Hilvan'da Belediye Başkanı Bile Susuzluktan Şikayetçi! - Son Dakika
Güncel

Hilvan'da Belediye Başkanı Bile Susuzluktan Şikayetçi!

Hilvan\'da Belediye Başkanı Bile Susuzluktan Şikayetçi!

Atatürk Barajı'na 18 kilometre uzaklıkta olmasına rağmen suya hasret Hilvan'da; belediye başkanı dahi yaşanan sıkıntıdan oldukça dertli.

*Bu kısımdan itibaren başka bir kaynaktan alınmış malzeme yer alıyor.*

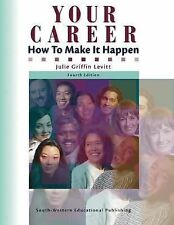 Your Career : How to Make It Happen by Julie Griffin Levitt -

21.06.2015 13:45  Güncelleme: 12:09
Twitter'da Paylaş Facebook'da Paylaş WhatsApp'da Paylaş

Atatürk Barajına 18 kilometre uzaklıkta olmasına rağmen Hilvan hala su problemi yaşıyor. Büyük bir bölümüne tankerle suyun dağıtılmaya devam ettiği ilçede aslında suyun getirilmesi için bütün aşamalar geçilmiş; ancak ihaleyi alan firmaların yetersizliği ilçede susuzluğu adeta kader haline getirmiş. Belediye Başkanı Aslan Ali Bayık bile firmaların sebep olduğu uzatmalar nedeniyle şikayetçi.

Hilvan, konum itibariyle Urfa'ya yakın olan ilçelerinden biri. Şehirlerarası bir konumda olması, tarım ilçesi olması ilçenin önemli özelliklerinden sadece bir kaçı. Ancak 1926'dan beri ilçe olmasına rağmen Hilvan bir türlü beklenen ilgiyi göremedi. Kangrenleşen işsizlik sorunu ve giderek hızla artan arsa fiyatları bir yana Hilvan'ın karşı karşıya kaldığı en büyük ve en kadim sorun su sorunu. İkinci kez belediye başkanı seçilen Aslan Ali Bayık, suyun getirilmesi için plan, program, proje, ihale ne varsa hepsini yaptıklarını ancak ilgili firmaların yetersizliğinden halka verdikleri sözü yerine getiremedikleri için mahcup olduğunu söylüyor. Hilvan'la ilgili 'çamurlu sokaklar' algısını ortadan kaldırdıklarını vurgulayan Bayık'la, Gazete İpekyol olarak Hilvan'daki değişim ve dönüşümü konuştuk.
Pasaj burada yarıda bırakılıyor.